═══ Recorded data ═══
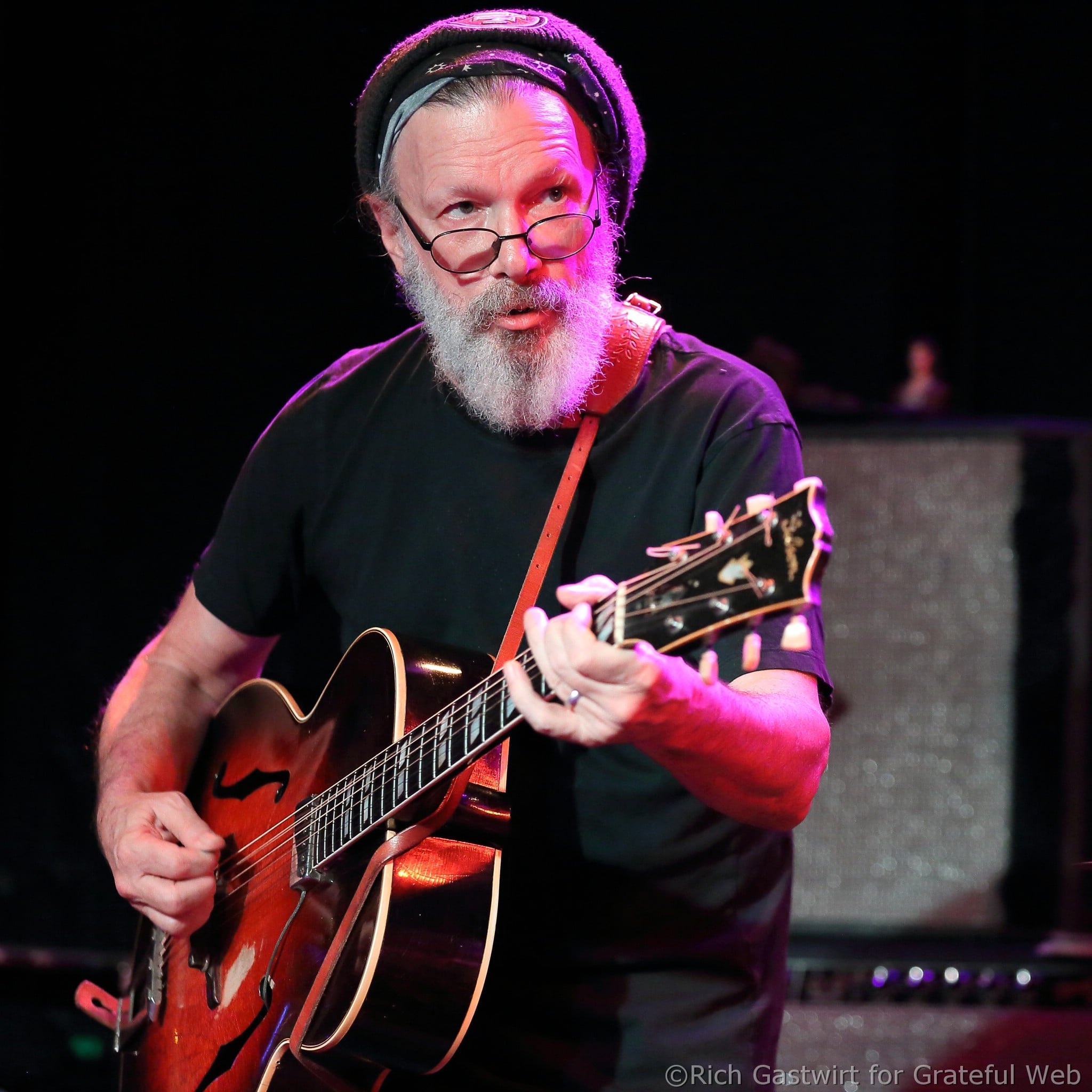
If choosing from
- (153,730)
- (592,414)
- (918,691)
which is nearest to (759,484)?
(592,414)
═══
Stated task
Rewrite the lines of the records above as a numbered list, leaving out blank lines and the pictures.

Expected answer
1. If choosing from
2. - (153,730)
3. - (592,414)
4. - (918,691)
5. which is nearest to (759,484)?
6. (592,414)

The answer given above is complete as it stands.